──────── Task data ────────

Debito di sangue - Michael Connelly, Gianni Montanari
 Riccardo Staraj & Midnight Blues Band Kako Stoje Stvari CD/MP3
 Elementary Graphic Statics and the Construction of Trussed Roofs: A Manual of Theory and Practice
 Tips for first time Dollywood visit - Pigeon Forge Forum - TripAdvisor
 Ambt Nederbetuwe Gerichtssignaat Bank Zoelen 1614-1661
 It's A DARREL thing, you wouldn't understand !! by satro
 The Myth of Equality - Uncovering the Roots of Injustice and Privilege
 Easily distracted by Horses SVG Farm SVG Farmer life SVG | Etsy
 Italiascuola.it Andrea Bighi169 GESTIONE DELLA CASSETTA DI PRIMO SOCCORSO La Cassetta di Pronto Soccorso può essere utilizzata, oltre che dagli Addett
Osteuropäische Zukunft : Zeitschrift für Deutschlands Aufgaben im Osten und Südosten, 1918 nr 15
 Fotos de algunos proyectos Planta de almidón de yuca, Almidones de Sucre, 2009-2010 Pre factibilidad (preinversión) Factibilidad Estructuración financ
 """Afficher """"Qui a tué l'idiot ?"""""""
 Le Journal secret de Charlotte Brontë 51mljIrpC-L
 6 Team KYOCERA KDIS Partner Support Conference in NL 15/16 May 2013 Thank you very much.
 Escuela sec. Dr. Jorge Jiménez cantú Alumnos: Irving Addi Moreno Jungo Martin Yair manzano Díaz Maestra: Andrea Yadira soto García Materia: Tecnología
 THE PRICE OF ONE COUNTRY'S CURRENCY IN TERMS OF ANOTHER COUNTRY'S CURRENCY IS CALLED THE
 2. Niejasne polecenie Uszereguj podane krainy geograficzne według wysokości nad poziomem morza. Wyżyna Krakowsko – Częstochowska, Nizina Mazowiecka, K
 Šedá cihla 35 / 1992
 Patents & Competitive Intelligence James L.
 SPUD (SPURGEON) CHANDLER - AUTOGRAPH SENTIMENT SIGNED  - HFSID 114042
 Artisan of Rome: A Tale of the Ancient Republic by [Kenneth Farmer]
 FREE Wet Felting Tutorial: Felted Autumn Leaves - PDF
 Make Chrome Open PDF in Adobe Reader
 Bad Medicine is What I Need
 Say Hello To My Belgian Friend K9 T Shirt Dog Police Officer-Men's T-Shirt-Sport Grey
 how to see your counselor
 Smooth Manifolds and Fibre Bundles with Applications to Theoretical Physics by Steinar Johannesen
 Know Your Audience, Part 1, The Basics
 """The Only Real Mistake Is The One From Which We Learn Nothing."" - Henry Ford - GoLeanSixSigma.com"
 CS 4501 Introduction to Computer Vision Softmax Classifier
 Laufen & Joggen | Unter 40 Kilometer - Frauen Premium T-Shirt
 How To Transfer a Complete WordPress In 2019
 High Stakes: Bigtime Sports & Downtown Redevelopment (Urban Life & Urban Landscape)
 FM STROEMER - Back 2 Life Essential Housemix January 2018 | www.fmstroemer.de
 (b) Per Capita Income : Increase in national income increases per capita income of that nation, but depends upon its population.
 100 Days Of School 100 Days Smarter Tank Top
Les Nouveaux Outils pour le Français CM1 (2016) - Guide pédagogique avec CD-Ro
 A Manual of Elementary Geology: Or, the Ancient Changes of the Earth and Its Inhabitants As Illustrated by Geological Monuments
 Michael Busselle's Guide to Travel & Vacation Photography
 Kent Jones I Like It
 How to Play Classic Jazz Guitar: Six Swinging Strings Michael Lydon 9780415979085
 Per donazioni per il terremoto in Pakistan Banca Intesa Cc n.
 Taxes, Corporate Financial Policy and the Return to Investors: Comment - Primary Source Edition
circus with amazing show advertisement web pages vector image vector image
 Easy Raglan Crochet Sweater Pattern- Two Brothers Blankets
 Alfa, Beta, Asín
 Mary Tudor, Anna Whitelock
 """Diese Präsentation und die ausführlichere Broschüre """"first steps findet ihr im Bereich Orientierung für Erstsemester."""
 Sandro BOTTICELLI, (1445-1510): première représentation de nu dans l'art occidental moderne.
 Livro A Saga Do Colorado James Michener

────────

Exercise objective » Return, with no change at all, every line in the entries above from the line containing "a tué l'idiot" through the line containing "Kent Jones I Like It".

Exercise answer »
 """Afficher """"Qui a tué l'idiot ?"""""""
 Le Journal secret de Charlotte Brontë 51mljIrpC-L
 6 Team KYOCERA KDIS Partner Support Conference in NL 15/16 May 2013 Thank you very much.
 Escuela sec. Dr. Jorge Jiménez cantú Alumnos: Irving Addi Moreno Jungo Martin Yair manzano Díaz Maestra: Andrea Yadira soto García Materia: Tecnología
 THE PRICE OF ONE COUNTRY'S CURRENCY IN TERMS OF ANOTHER COUNTRY'S CURRENCY IS CALLED THE
 2. Niejasne polecenie Uszereguj podane krainy geograficzne według wysokości nad poziomem morza. Wyżyna Krakowsko – Częstochowska, Nizina Mazowiecka, K
 Šedá cihla 35 / 1992
 Patents & Competitive Intelligence James L.
 SPUD (SPURGEON) CHANDLER - AUTOGRAPH SENTIMENT SIGNED  - HFSID 114042
 Artisan of Rome: A Tale of the Ancient Republic by [Kenneth Farmer]
 FREE Wet Felting Tutorial: Felted Autumn Leaves - PDF
 Make Chrome Open PDF in Adobe Reader
 Bad Medicine is What I Need
 Say Hello To My Belgian Friend K9 T Shirt Dog Police Officer-Men's T-Shirt-Sport Grey
 how to see your counselor
 Smooth Manifolds and Fibre Bundles with Applications to Theoretical Physics by Steinar Johannesen
 Know Your Audience, Part 1, The Basics
 """The Only Real Mistake Is The One From Which We Learn Nothing."" - Henry Ford - GoLeanSixSigma.com"
 CS 4501 Introduction to Computer Vision Softmax Classifier
 Laufen & Joggen | Unter 40 Kilometer - Frauen Premium T-Shirt
 How To Transfer a Complete WordPress In 2019
 High Stakes: Bigtime Sports & Downtown Redevelopment (Urban Life & Urban Landscape)
 FM STROEMER - Back 2 Life Essential Housemix January 2018 | www.fmstroemer.de
 (b) Per Capita Income : Increase in national income increases per capita income of that nation, but depends upon its population.
 100 Days Of School 100 Days Smarter Tank Top
Les Nouveaux Outils pour le Français CM1 (2016) - Guide pédagogique avec CD-Ro
 A Manual of Elementary Geology: Or, the Ancient Changes of the Earth and Its Inhabitants As Illustrated by Geological Monuments
 Michael Busselle's Guide to Travel & Vacation Photography
 Kent Jones I Like It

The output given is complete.